Then NavCom — and Deere & Co, its parent company — fielded the StarFire system for both NavCom and John Deere customers, who not surprisingly use it mainly for agriculture. However, use of the system has grown since it was introduced in 1999 and currently around 10 percent of customers are in markets other than ag — in offshore, survey, construction, aerial, GIS, and government/military applications. The StarFire signal is available worldwide but NavCom offers two differently priced services: “Land Only” and “All Area” for non-ag applications. You have to have Navcom or John Deere equipment to be able to use it, but the network and the receivers come from the same people, so the system has been optimized for peak performance and there shouldn’t be concerns about third-party integrators or service providers.
In 2001 in collaboration with JPL, Real Time GIPSY (RTG) was combined with the existing StarFire clocks and orbits algorithms and a StarFire GPS 10-cm service was offered. Nowadays StarFire GNSS has evolved out of that original correction service and claims impressive 5-cm accuracies using its multi-constellation GPS and GLONASS corrections.
The Starfire GNSS network.
StarFire also uses over 80 reference stations with mostly GPS/GLONASS receivers providing carrier phase data for redundant processing and distribution by L-band transmissions over the Inmarsat satellite network.
Then we come to the latest entrant into the land PPP business – TERRASTAR. The parent company Veripos has been around since 1989 and has been extremely successful in its marine business, going public in 2012 on the Oslo stock exchange. Veripos recently launched TERRASTAR to better address the land market for all the same good reasons discussed earlier. TERRASTAR provides two correction services: –M is meter level DGNSS and –D is a decimeter solution using both GPS and GLONASS. All the 80+ owned and operated reference sites around the world have dual-frequency GPS/GLONASS receivers, and there are plans to add Galileo and even COMPASS in the future.
Dual-redundant processing and network servers ensure uninterrupted distribution of GPS and GLONASS orbit and clock corrections, enabling decimeter accuracy for users. TERRASTAR distributes corrections over all seven Inmarsat GEOs, providing most land users with redundant L-band visibility.
Correction quality and availability are largely dependent on the number of reference stations that track the same GNSS satellite. The figures below show the location of satellites at a given time and the number of stations simultaneously tracking those satellites. For the TERRASTAR ground network, there are often more than 30 stations tracking the same satellite. This makes for high-quality clock and orbit corrections, and TERRASTAR-D claims to provide consistent, stable horizontal 5-10 cm and vertical 10-15 cm performance.
The TERRASTAR network.
As a new player, TERRASTAR has yet to corner a whole bunch of customers, but it already has some significant customer applications. It “GEO-Gates” its corrections like other providers to ensure usage on land, but it extends coverage to land areas plus about 6 km beyond the coastline — termed “nearshore.” So TERRASTAR has been able to capture in-shore dredging and construction business in Europe that otherwise might have had to go to more expensive marine correction services.

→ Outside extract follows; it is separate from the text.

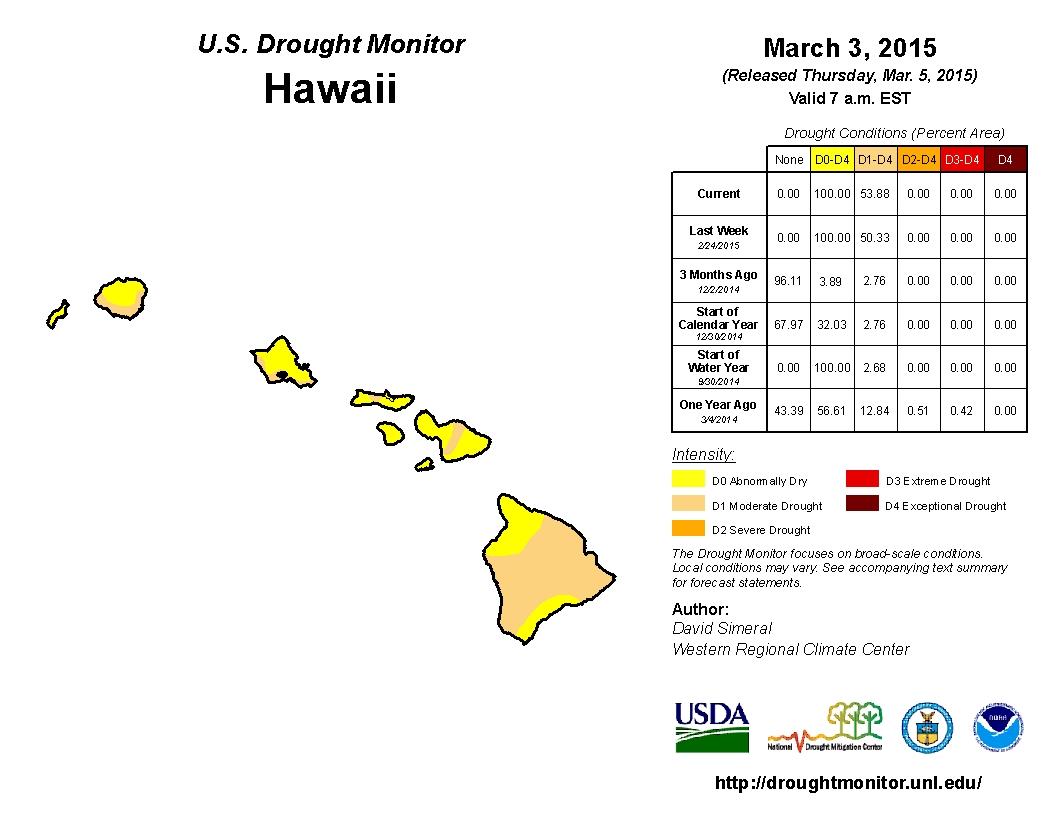 hawaii drought monitor.jpg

In addition, a new customer is using TERRASTAR for airborne geophysical applications. There are also ongoing trials on excavators in road construction, on trains, in oil and gas, for GIS/surveying, and with integrated agricultural sprayer-control and harvesters. TERRASTAR plans shortly to offer a web-based e-Commerce System for users to control their subscriptions. TERRASTAR and Septentrio/Altus have long-term relationships for receivers/systems, and Septentrio and Altus also retail the TERRASTAR service.

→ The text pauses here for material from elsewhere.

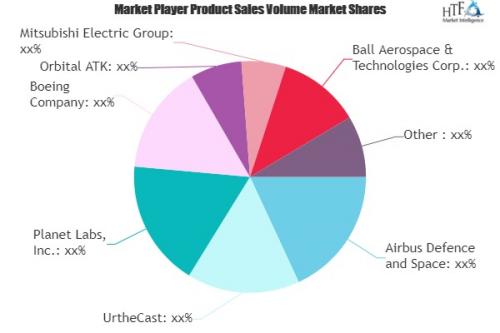 Satellite Remote Sensing Market'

So, just when you think you have a good picture of PPP, another option for users has started to show up. PPP over internet — or iPPP as Nexteq Navigation in Calgary, Canada terms their service – is designed to provide similar corrections as PPP, but over cellular phone or Wi-Fi connection to the internet, rather than over satellite. With single frequency GPS, Nexteq claims accuracies of around 50cm, and 10cm with dual frequency, although their T5 and T5A handhelds only currently support L1. Of course Trimble has had corrections over the internet for a number of years.
So its clear that PPP services continue to evolve and become more and more sophisticated to match the growing complexity of customer applications. And as achievable accuracies improve, we’re seeing use in higher precision applications which would have seemed impossible just a few years ago, where local RTK base-stations and radio links would have been the only way to go.
With several very capable sources to choose from, GNSS industry customers have several options to carefully assess and fit to their business. Each PPP supplier has specific advantages and features available to meet customer expectations. The market now appears to be large and specialized enough that its inviting for new entrants. And each new entrant seems to bring with them new twists and capabilities which sell their services. As a customer, it’s a good time to trial new precision applications with PPP.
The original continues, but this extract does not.